Problem to solve |
Turn every line of the listing into a numbered list, leaving out the blank lines.

Data for this task |

* * * * * * *

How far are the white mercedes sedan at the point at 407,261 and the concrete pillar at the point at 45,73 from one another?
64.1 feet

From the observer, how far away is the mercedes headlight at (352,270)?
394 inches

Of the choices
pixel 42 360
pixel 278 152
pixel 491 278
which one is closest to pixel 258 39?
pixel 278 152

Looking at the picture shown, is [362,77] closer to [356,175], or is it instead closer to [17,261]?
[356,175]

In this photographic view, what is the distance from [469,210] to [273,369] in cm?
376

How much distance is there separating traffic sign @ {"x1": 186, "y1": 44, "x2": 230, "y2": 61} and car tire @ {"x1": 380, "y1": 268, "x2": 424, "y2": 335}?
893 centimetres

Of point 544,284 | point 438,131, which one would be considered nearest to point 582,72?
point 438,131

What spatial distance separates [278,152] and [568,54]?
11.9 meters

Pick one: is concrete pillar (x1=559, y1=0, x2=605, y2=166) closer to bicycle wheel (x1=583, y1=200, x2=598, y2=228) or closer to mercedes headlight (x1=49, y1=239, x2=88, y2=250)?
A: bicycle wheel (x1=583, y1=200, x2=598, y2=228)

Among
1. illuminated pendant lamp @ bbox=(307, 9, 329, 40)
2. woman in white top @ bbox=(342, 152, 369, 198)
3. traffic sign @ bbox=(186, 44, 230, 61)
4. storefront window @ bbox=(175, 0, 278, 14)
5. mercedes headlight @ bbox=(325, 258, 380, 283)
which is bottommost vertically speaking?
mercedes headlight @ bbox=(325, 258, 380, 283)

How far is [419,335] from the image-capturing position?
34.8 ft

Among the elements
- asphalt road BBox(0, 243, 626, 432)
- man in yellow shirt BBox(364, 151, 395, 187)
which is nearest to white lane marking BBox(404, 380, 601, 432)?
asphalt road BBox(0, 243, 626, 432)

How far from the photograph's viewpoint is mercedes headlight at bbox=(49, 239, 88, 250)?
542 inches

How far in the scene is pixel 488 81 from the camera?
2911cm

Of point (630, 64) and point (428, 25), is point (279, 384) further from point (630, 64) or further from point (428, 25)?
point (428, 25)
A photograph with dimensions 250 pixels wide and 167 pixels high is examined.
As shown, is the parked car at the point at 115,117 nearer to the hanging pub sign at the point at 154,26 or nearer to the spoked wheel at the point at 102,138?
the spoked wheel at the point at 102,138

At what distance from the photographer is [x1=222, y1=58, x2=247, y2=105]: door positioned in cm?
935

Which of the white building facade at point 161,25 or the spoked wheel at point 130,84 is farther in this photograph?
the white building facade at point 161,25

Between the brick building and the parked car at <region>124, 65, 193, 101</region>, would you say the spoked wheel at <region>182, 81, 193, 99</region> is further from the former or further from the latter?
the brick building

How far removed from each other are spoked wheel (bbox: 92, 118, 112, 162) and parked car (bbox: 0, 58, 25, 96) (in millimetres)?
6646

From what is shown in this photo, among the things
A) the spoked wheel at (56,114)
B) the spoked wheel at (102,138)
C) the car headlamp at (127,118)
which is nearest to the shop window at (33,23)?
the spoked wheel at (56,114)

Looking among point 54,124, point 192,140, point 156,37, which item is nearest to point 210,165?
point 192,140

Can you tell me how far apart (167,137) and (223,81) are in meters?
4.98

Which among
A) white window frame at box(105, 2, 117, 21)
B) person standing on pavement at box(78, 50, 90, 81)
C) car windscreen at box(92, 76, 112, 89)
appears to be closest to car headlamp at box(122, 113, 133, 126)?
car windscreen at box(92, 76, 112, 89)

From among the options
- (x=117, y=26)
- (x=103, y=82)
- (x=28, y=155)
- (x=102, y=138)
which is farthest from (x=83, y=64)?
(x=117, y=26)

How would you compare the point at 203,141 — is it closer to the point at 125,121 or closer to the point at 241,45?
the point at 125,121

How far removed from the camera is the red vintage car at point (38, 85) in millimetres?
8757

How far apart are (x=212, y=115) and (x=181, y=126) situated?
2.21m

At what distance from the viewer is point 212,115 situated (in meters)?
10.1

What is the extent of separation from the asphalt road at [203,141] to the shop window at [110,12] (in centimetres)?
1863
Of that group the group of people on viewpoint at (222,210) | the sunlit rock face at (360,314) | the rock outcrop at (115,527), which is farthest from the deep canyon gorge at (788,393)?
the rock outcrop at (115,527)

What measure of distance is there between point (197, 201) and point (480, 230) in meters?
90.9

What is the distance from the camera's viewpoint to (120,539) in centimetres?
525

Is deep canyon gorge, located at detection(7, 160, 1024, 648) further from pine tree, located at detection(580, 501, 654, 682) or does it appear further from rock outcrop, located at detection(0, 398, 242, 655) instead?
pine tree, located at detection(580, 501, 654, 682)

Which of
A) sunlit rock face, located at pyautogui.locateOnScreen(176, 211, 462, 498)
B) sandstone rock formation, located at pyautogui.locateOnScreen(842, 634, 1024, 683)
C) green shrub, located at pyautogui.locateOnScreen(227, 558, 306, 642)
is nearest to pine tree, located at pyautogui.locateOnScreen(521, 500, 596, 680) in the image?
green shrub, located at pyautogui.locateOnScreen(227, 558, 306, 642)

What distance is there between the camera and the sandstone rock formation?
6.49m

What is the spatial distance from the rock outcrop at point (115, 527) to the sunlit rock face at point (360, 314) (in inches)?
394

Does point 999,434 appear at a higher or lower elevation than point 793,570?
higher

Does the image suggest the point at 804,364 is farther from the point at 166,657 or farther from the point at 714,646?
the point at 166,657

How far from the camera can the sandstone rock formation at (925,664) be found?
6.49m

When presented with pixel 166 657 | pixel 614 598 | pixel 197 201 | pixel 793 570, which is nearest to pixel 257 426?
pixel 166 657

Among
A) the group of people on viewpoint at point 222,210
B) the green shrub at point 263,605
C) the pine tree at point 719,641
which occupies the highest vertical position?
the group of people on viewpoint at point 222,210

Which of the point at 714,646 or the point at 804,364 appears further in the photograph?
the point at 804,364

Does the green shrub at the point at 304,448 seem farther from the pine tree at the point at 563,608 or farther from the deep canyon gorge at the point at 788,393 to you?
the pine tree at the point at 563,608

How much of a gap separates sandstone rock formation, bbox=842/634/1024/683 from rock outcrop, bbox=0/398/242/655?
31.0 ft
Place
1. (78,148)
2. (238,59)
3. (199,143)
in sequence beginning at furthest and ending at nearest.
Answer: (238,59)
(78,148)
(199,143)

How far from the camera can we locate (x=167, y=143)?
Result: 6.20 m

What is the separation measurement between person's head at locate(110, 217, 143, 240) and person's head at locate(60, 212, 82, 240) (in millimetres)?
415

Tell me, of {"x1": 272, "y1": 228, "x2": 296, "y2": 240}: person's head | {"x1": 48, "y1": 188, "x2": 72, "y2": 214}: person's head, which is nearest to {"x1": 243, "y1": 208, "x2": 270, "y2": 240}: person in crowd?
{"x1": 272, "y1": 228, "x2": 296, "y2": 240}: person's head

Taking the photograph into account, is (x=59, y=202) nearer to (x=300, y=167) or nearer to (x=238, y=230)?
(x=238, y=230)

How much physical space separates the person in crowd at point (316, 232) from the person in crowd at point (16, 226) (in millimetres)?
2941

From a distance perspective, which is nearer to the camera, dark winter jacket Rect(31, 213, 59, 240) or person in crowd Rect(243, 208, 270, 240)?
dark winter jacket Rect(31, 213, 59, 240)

* * * * * * *

The result |
1. How far are the white mercedes sedan at the point at 407,261 and the concrete pillar at the point at 45,73 from one another?
2. 64.1 feet
3. From the observer, how far away is the mercedes headlight at (352,270)?
4. 394 inches
5. Of the choices
6. pixel 42 360
7. pixel 278 152
8. pixel 491 278
9. which one is closest to pixel 258 39?
10. pixel 278 152
11. Looking at the picture shown, is [362,77] closer to [356,175], or is it instead closer to [17,261]?
12. [356,175]
13. In this photographic view, what is the distance from [469,210] to [273,369] in cm?
14. 376
15. How much distance is there separating traffic sign @ {"x1": 186, "y1": 44, "x2": 230, "y2": 61} and car tire @ {"x1": 380, "y1": 268, "x2": 424, "y2": 335}?
16. 893 centimetres
17. Of point 544,284 | point 438,131, which one would be considered nearest to point 582,72?
18. point 438,131
19. What spatial distance separates [278,152] and [568,54]?
20. 11.9 meters
21. Pick one: is concrete pillar (x1=559, y1=0, x2=605, y2=166) closer to bicycle wheel (x1=583, y1=200, x2=598, y2=228) or closer to mercedes headlight (x1=49, y1=239, x2=88, y2=250)?
22. A: bicycle wheel (x1=583, y1=200, x2=598, y2=228)
23. Among
24. 1. illuminated pendant lamp @ bbox=(307, 9, 329, 40)
25. 2. woman in white top @ bbox=(342, 152, 369, 198)
26. 3. traffic sign @ bbox=(186, 44, 230, 61)
27. 4. storefront window @ bbox=(175, 0, 278, 14)
28. 5. mercedes headlight @ bbox=(325, 258, 380, 283)
29. which is bottommost vertically speaking?
30. mercedes headlight @ bbox=(325, 258, 380, 283)
31. How far is [419,335] from the image-capturing position?
32. 34.8 ft
33. Among the elements
34. - asphalt road BBox(0, 243, 626, 432)
35. - man in yellow shirt BBox(364, 151, 395, 187)
36. which is nearest to white lane marking BBox(404, 380, 601, 432)?
37. asphalt road BBox(0, 243, 626, 432)
38. How far from the photograph's viewpoint is mercedes headlight at bbox=(49, 239, 88, 250)?
39. 542 inches
40. How far in the scene is pixel 488 81 from the camera?
41. 2911cm
42. Of point (630, 64) and point (428, 25), is point (279, 384) further from point (630, 64) or further from point (428, 25)?
43. point (428, 25)
44. A photograph with dimensions 250 pixels wide and 167 pixels high is examined.
45. As shown, is the parked car at the point at 115,117 nearer to the hanging pub sign at the point at 154,26 or nearer to the spoked wheel at the point at 102,138?
46. the spoked wheel at the point at 102,138
47. At what distance from the photographer is [x1=222, y1=58, x2=247, y2=105]: door positioned in cm?
48. 935
49. Which of the white building facade at point 161,25 or the spoked wheel at point 130,84 is farther in this photograph?
50. the white building facade at point 161,25
51. Between the brick building and the parked car at <region>124, 65, 193, 101</region>, would you say the spoked wheel at <region>182, 81, 193, 99</region> is further from the former or further from the latter?
52. the brick building
53. How far removed from each other are spoked wheel (bbox: 92, 118, 112, 162) and parked car (bbox: 0, 58, 25, 96) (in millimetres)?
54. 6646
55. From what is shown in this photo, among the things
56. A) the spoked wheel at (56,114)
57. B) the spoked wheel at (102,138)
58. C) the car headlamp at (127,118)
59. which is nearest to the shop window at (33,23)?
60. the spoked wheel at (56,114)
61. Looking among point 54,124, point 192,140, point 156,37, which item is nearest to point 210,165?
62. point 192,140
63. Can you tell me how far apart (167,137) and (223,81) are in meters?
64. 4.98
65. Which among
66. A) white window frame at box(105, 2, 117, 21)
67. B) person standing on pavement at box(78, 50, 90, 81)
68. C) car windscreen at box(92, 76, 112, 89)
69. appears to be closest to car headlamp at box(122, 113, 133, 126)?
70. car windscreen at box(92, 76, 112, 89)
71. From among the options
72. - (x=117, y=26)
73. - (x=103, y=82)
74. - (x=28, y=155)
75. - (x=102, y=138)
76. which is farthest from (x=83, y=64)?
77. (x=117, y=26)
78. How would you compare the point at 203,141 — is it closer to the point at 125,121 or closer to the point at 241,45?
79. the point at 125,121
80. How far removed from the camera is the red vintage car at point (38, 85) in millimetres?
81. 8757
82. How far apart are (x=212, y=115) and (x=181, y=126) situated?
83. 2.21m
84. At what distance from the viewer is point 212,115 situated (in meters)?
85. 10.1
86. What is the extent of separation from the asphalt road at [203,141] to the shop window at [110,12] (in centimetres)?
87. 1863
88. Of that group the group of people on viewpoint at (222,210) | the sunlit rock face at (360,314) | the rock outcrop at (115,527), which is farthest from the deep canyon gorge at (788,393)?
89. the rock outcrop at (115,527)
90. What measure of distance is there between point (197, 201) and point (480, 230) in meters?
91. 90.9
92. What is the distance from the camera's viewpoint to (120,539) in centimetres?
93. 525
94. Is deep canyon gorge, located at detection(7, 160, 1024, 648) further from pine tree, located at detection(580, 501, 654, 682) or does it appear further from rock outcrop, located at detection(0, 398, 242, 655) instead?
95. pine tree, located at detection(580, 501, 654, 682)
96. Which of
97. A) sunlit rock face, located at pyautogui.locateOnScreen(176, 211, 462, 498)
98. B) sandstone rock formation, located at pyautogui.locateOnScreen(842, 634, 1024, 683)
99. C) green shrub, located at pyautogui.locateOnScreen(227, 558, 306, 642)
100. is nearest to pine tree, located at pyautogui.locateOnScreen(521, 500, 596, 680) in the image?
101. green shrub, located at pyautogui.locateOnScreen(227, 558, 306, 642)
102. What distance is there between the camera and the sandstone rock formation?
103. 6.49m
104. What is the spatial distance from the rock outcrop at point (115, 527) to the sunlit rock face at point (360, 314) (in inches)?
105. 394
106. Does point 999,434 appear at a higher or lower elevation than point 793,570?
107. higher
108. Does the image suggest the point at 804,364 is farther from the point at 166,657 or farther from the point at 714,646?
109. the point at 166,657
110. How far from the camera can the sandstone rock formation at (925,664) be found?
111. 6.49m
112. When presented with pixel 166 657 | pixel 614 598 | pixel 197 201 | pixel 793 570, which is nearest to pixel 257 426?
113. pixel 166 657
114. Among
115. A) the group of people on viewpoint at point 222,210
116. B) the green shrub at point 263,605
117. C) the pine tree at point 719,641
118. which occupies the highest vertical position?
119. the group of people on viewpoint at point 222,210
120. Which of the point at 714,646 or the point at 804,364 appears further in the photograph?
121. the point at 804,364
122. Does the green shrub at the point at 304,448 seem farther from the pine tree at the point at 563,608 or farther from the deep canyon gorge at the point at 788,393 to you?
123. the pine tree at the point at 563,608
124. How much of a gap separates sandstone rock formation, bbox=842/634/1024/683 from rock outcrop, bbox=0/398/242/655?
125. 31.0 ft
126. Place
127. 1. (78,148)
128. 2. (238,59)
129. 3. (199,143)
130. in sequence beginning at furthest and ending at nearest.
131. Answer: (238,59)
132. (78,148)
133. (199,143)
134. How far from the camera can we locate (x=167, y=143)?
135. Result: 6.20 m
136. What is the separation measurement between person's head at locate(110, 217, 143, 240) and person's head at locate(60, 212, 82, 240) (in millimetres)?
137. 415
138. Tell me, of {"x1": 272, "y1": 228, "x2": 296, "y2": 240}: person's head | {"x1": 48, "y1": 188, "x2": 72, "y2": 214}: person's head, which is nearest to {"x1": 243, "y1": 208, "x2": 270, "y2": 240}: person in crowd?
139. {"x1": 272, "y1": 228, "x2": 296, "y2": 240}: person's head
140. Taking the photograph into account, is (x=59, y=202) nearer to (x=300, y=167) or nearer to (x=238, y=230)?
141. (x=238, y=230)
142. How much physical space separates the person in crowd at point (316, 232) from the person in crowd at point (16, 226) (in millimetres)?
143. 2941
144. From a distance perspective, which is nearer to the camera, dark winter jacket Rect(31, 213, 59, 240) or person in crowd Rect(243, 208, 270, 240)?
145. dark winter jacket Rect(31, 213, 59, 240)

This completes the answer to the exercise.